(PROVIDED TEXT)

It seems the regex matching is a function of Watir WebDriver in this case, not PageObject. (PageObject may implement its own additional matching when used with bare Selenium WebDriver.)

After looking through the Watir source and the Selenium docs, I'm not sure there are any straightforward and 'clean' optimizations to be made.

https://github.com/watir/watir-webdriver/blob/97b54739dedbdb55c69571c5d7ca35b4bc6a91a3/lib/watir-webdriver/locators/element_locator.rb#L151

Watir begins to iterate over the elements found by the simplified selector here. I thought WebDriver might have a operation for including attributes in the results of findElements, but it doesn't. One other possibility would be to use execute_script to perform a batch retrieval of attributes for a given set of elements, but the resulting attribute values may not be identical to those returned by WebDriver—WD returns the values as they were when the page originally loaded, not their current values.

https://github.com/watir/watir-webdriver/blob/97b54739dedbdb55c69571c5d7ca35b4bc6a91a3/lib/watir-webdriver/locators/element_locator.rb#L176
https://github.com/watir/watir-webdriver/blob/97b54739dedbdb55c69571c5d7ca35b4bc6a91a3/lib/watir-webdriver/locators/element_locator.rb#L191

This is where Watir calls out to getElementAttribute for each element found by the simplified selector. Again, I thought WebDriver might have an operation to retrieve element attributes in bulk, but it doesn't.

https://github.com/watir/watir-webdriver/blob/97b54739dedbdb55c69571c5d7ca35b4bc6a91a3/lib/watir-webdriver/locators/element_locator.rb#L91

This is where Watir originally gives up using a pure WebDriver selector. One possibility at this point might be to detect trivial regexps (containing only literal characters) and convert them to xpath expressions. It's the least icky optimization I can think of and it would probably cover most cases.

And now I am totally confused by my page-object gem installation embedding both the selenium and watir drivers. Too many layers for my little brain :-(

When using a regex on a href

a(:view_history, href: /action=history/)

One of page-objects / watir / selenium, should know it is going to need the A element together with its href attribute. So maybe that could use a crafted xpath selector such as:

browser.find_elements(how=tag_name, what=a['href'])
                                           ^^^^^^

I speculate the elements would have the href pre populated thus when invoking:

matches_selector(a :href)

fetch_values(a, ::ref)

element.attribute(:href)

The element would yield the value directly instead of having to query the webrowser. But don't quote me on that, I have no real clue how the code works :-\


With xpath, page objects emits a single query to the browser. I guess the xpath selector is handled by the browser and yield the only element matching. All good.

a(:view_history, xpath: "//a[contains(@href, 'action=history')]")

(End PROVIDED TEXT)

> WHAT TO WORK ON:
a – Can you sum up the Watir thread in two sentences?
b – Would you duplicate the part of the Watir thread between "This is where Watir originally" and "a(:view_history, href: /action=history/)", inclusive?
You won't need the lines that come after this text.

(INFORMATION SUPPLIED)

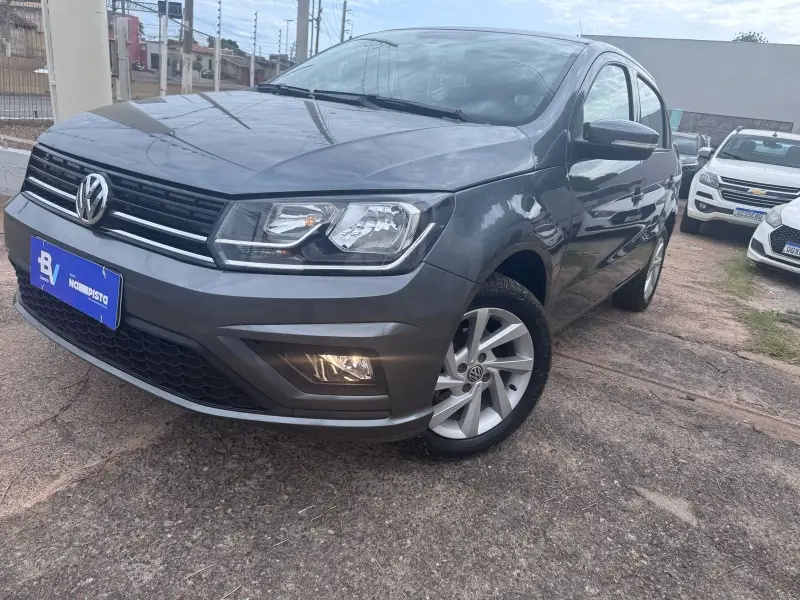Volkswagen Gol 1.0 12v (Flex)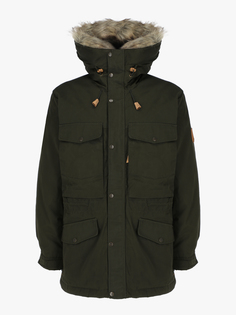 Пуховик мужской Fjallraven Singi, Зеленый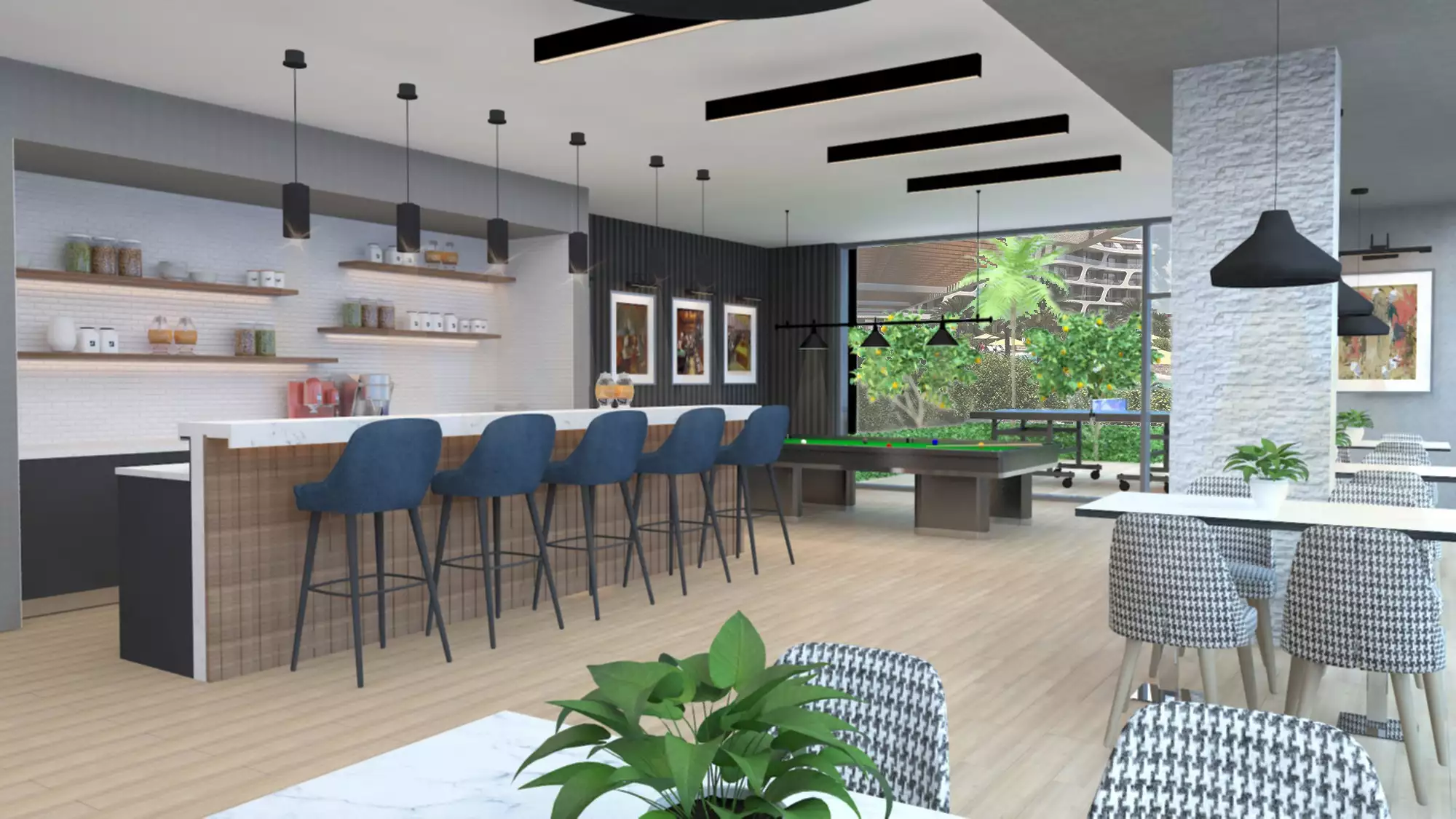 Flat 58m² in Turkey, Oba. Priced at 205000€ rent photo-23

(End INFORMATION SUPPLIED)

> SOLUTIONS BY TASK:
a – Regex matching here is handled by Watir WebDriver rather than PageObject, and since WebDriver has no way to fetch attributes in bulk, Watir calls getElementAttribute for each element found, which leaves no straightforward, clean optimization. One possible fix is to turn trivial regexps into XPath expressions, and using an XPath selector directly lets PageObject send a single query to the browser.

b –
This is where Watir originally gives up using a pure WebDriver selector. One possibility at this point might be to detect trivial regexps (containing only literal characters) and convert them to xpath expressions. It's the least icky optimization I can think of and it would probably cover most cases.

And now I am totally confused by my page-object gem installation embedding both the selenium and watir drivers. Too many layers for my little brain :-(

When using a regex on a href

a(:view_history, href: /action=history/)